OBJECTIVE: To reveal a novel pathological feature: heterotypic neutrophil-in-tumor structure (hNiT) first discovered in patients with oropharyngeal squamous cell carcinoma (OPSCC), to analyze the prognostic role of hNiT in OPSCC patients and to explore the role of p16 in the formation of hNiT structures. METHODS: Clinically, 197 patients were enrolled. Clinicopathological information was extracted and analyzed. All pathologic sections made from primary tumors were re-evaluated by immunohistochemistry and immunostaining. In vitro, we cocultured OPSCC cell line SCC-15 with neutrophils to form hNiT structures, which were then subject to fluorescence staining.
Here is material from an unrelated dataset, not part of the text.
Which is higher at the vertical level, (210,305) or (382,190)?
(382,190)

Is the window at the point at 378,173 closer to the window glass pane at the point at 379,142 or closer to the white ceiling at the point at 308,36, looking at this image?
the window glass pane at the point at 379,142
By RNAi and overexpression techniques, we investigated the role of CDKN2A in the formation of hNiTs. We validated the two techniques by qPCR and Western Blot. RESULTS: The hNiT as a novel pathological feature was first discovered in the tissues of OPSCC. The FNiT was significantly associated with tumor stage, disease stage, p16 and tumor grade. A total of 119 patients died of the disease, and the 5-year disease-specific survival (DSS) rate was 36%. The median survival time was 52.6 months. In patients with an FNiT<0.5%, the 5-year DSS rate was 40%; in patients with an FNiT>=0.5%, the 5-year DSS was 28%, and the difference was significant (p=0.001). Cox model analysis showed that FNiT along with disease stage, p16 and tumor grade was an independent prognostic factor for DSS. Immunostaining results of p16 expression showed hNiT formation was negatively correlated to p16 in OPSCC as well as in the hNiT formation assays in vitro indicated by fluorescent staining. Function assays of CDKN2A implied that reduce CDKN2A promoted the formation of hNiT while elevated CDKN2A impeded the hNiT formation. CONCLUSION: The hNiT as a novel pathological feature is associated with the adverse prognosis of OPSCC patients with p16 inhibiting the formation of hNiT structures.